- Selection:
Illustrated is a carabiner with an eye looking through its hole. It carries a transgender pride symbol keychain, a keychain of a stick figure in a wheelchair, a spoon, and a butterfly. The lineart is colored in a gradient of the lesbian flag colors from orange to purple.
The entire comic’s lineart is colored in a gradient hue of orange to purple, reminiscent of the lesbian flag.

Keegan, a Thai lesbian with short hair and square aviator glasses, sits on her phone with a weary expression, muttering “man…I need to get more butch-y with it.”

Narration continues: “I like to joke that any outfit a cis man wears can be improved by putting a butch lesbian in it.” Two figures are wearing tank tops. The one on the left elicits the reaction of “ehhh” while the one on the right raises a lesbian flag and elicits a reaction of “yeah!”

The next panel features a figure in crutches wearing the same outfit. Keegan continues and says, “but what pains me is…I can never imagine myself just as easily.”

- Stored data:
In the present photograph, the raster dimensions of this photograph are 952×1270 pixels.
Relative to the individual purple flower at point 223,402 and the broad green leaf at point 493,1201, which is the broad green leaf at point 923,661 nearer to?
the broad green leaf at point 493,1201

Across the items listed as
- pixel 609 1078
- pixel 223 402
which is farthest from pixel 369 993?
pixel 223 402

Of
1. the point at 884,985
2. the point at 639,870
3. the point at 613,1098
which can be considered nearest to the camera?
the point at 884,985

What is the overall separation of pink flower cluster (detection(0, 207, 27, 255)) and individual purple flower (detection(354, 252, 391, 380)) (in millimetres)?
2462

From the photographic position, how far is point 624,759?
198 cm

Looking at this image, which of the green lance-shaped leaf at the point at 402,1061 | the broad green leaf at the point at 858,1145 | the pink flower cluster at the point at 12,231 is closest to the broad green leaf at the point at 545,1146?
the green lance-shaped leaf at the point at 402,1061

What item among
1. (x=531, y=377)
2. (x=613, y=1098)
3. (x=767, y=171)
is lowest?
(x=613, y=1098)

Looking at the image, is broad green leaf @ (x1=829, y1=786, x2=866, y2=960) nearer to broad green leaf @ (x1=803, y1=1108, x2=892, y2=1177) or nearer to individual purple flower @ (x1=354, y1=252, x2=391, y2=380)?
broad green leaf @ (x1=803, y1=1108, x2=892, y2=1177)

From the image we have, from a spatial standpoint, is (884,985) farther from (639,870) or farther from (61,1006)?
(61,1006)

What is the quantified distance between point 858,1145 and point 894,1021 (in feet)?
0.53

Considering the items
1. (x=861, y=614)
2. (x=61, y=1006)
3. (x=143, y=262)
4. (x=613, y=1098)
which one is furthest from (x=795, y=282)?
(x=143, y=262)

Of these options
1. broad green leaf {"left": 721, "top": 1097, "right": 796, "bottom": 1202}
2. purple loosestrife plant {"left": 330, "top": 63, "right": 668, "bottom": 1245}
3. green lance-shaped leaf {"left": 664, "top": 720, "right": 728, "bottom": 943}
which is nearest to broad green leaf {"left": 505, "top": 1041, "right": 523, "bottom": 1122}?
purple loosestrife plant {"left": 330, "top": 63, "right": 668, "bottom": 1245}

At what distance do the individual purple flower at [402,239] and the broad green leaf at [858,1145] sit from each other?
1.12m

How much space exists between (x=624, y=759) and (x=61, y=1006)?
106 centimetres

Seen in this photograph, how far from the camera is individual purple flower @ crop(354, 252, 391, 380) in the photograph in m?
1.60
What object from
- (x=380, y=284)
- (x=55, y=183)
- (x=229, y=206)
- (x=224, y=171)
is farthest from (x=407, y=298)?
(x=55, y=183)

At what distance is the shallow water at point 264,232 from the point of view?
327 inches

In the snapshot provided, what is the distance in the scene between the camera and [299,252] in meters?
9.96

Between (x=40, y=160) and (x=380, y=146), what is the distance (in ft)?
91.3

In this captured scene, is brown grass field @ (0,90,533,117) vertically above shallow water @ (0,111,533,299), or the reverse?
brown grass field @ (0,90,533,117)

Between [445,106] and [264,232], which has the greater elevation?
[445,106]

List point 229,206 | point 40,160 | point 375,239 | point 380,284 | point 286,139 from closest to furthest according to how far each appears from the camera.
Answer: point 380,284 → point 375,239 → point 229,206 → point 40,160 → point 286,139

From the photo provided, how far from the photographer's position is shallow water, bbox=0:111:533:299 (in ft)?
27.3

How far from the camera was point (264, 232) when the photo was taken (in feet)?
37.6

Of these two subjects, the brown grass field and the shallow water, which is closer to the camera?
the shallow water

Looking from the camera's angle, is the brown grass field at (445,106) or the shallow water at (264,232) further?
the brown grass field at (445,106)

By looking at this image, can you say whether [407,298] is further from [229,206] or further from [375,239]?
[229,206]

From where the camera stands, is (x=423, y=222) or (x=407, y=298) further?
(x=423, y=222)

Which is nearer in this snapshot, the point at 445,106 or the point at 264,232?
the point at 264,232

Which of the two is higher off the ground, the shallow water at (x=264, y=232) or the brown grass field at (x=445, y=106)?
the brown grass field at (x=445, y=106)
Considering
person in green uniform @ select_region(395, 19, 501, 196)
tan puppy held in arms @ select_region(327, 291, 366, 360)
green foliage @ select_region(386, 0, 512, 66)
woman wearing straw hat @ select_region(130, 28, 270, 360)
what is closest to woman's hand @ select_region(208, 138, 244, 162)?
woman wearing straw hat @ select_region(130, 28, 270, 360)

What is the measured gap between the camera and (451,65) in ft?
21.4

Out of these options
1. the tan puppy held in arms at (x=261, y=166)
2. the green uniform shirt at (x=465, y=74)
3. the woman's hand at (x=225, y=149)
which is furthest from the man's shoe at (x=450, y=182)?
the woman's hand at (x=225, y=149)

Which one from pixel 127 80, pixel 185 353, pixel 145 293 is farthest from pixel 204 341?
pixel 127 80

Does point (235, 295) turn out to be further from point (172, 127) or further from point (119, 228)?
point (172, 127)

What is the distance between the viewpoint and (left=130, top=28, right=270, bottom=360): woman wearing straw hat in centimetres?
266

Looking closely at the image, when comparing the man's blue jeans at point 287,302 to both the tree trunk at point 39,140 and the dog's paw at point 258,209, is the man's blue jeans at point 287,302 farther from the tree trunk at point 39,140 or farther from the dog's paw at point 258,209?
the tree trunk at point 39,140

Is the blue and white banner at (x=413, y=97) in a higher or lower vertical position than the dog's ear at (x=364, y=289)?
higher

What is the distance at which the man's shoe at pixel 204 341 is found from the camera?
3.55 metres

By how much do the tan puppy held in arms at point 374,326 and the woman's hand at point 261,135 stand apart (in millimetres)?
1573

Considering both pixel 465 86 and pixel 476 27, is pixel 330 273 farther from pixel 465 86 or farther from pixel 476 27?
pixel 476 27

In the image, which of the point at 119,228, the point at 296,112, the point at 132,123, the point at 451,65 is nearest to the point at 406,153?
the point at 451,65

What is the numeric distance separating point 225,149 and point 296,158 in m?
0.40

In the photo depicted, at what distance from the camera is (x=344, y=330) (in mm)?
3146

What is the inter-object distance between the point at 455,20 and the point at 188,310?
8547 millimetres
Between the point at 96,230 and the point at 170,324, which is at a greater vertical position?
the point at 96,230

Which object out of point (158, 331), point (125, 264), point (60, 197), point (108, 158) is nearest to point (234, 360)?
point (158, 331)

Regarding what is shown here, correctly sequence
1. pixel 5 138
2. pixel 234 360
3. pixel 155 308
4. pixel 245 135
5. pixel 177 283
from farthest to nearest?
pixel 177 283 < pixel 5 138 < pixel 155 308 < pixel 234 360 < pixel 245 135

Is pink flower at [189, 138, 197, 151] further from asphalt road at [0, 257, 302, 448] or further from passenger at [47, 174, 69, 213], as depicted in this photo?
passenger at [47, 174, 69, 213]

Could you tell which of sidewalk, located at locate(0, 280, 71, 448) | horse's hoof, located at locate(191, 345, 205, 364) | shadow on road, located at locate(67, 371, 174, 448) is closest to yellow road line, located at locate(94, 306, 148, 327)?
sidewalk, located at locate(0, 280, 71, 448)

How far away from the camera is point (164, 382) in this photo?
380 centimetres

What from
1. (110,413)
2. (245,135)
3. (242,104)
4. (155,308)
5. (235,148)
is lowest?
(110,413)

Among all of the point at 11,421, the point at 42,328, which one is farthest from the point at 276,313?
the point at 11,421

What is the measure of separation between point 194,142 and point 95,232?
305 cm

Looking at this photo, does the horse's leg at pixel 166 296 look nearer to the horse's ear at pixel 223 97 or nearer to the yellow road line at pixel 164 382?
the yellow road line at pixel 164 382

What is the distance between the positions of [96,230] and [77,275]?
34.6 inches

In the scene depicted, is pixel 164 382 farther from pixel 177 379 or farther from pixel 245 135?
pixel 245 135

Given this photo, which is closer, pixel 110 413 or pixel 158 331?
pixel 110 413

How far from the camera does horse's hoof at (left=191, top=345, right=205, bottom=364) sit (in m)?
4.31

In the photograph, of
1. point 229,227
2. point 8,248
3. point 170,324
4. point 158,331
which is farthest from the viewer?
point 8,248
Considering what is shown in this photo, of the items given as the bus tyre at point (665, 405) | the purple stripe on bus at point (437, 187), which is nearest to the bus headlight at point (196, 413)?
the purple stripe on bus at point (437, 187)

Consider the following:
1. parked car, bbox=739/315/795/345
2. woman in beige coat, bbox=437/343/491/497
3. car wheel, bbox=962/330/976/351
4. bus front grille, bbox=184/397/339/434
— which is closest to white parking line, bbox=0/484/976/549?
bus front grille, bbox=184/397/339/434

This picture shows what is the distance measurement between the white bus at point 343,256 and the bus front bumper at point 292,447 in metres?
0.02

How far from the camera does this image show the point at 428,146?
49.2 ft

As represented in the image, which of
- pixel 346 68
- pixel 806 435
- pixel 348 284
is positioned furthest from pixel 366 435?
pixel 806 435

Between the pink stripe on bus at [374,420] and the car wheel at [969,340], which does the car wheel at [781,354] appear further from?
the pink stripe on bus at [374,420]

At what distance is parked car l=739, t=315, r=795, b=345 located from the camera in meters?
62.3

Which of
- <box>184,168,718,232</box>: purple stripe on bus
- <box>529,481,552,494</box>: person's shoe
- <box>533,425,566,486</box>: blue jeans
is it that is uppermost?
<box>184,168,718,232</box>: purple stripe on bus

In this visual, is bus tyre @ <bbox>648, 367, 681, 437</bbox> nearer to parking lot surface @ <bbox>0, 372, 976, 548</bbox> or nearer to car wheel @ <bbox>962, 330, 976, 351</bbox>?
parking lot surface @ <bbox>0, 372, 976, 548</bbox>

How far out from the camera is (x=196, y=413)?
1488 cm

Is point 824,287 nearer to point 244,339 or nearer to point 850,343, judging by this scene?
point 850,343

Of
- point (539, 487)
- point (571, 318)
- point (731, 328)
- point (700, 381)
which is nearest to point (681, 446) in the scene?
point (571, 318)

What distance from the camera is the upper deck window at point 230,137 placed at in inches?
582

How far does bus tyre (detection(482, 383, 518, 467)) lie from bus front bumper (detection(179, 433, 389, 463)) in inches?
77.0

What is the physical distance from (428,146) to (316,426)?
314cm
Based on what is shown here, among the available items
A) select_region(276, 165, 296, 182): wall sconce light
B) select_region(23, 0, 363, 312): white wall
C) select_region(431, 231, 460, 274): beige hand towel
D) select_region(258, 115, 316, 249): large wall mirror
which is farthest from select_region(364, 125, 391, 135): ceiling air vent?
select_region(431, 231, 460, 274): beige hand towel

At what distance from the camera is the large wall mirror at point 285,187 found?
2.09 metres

- Written exercise:
Extract the comic description above and reproduce it in full, word for word.

- Worked answer:
Illustrated is a carabiner with an eye looking through its hole. It carries a transgender pride symbol keychain, a keychain of a stick figure in a wheelchair, a spoon, and a butterfly. The lineart is colored in a gradient of the lesbian flag colors from orange to purple.
The entire comic’s lineart is colored in a gradient hue of orange to purple, reminiscent of the lesbian flag.

Keegan, a Thai lesbian with short hair and square aviator glasses, sits on her phone with a weary expression, muttering “man…I need to get more butch-y with it.”

Narration continues: “I like to joke that any outfit a cis man wears can be improved by putting a butch lesbian in it.” Two figures are wearing tank tops. The one on the left elicits the reaction of “ehhh” while the one on the right raises a lesbian flag and elicits a reaction of “yeah!”

The next panel features a figure in crutches wearing the same outfit. Keegan continues and says, “but what pains me is…I can never imagine myself just as easily.”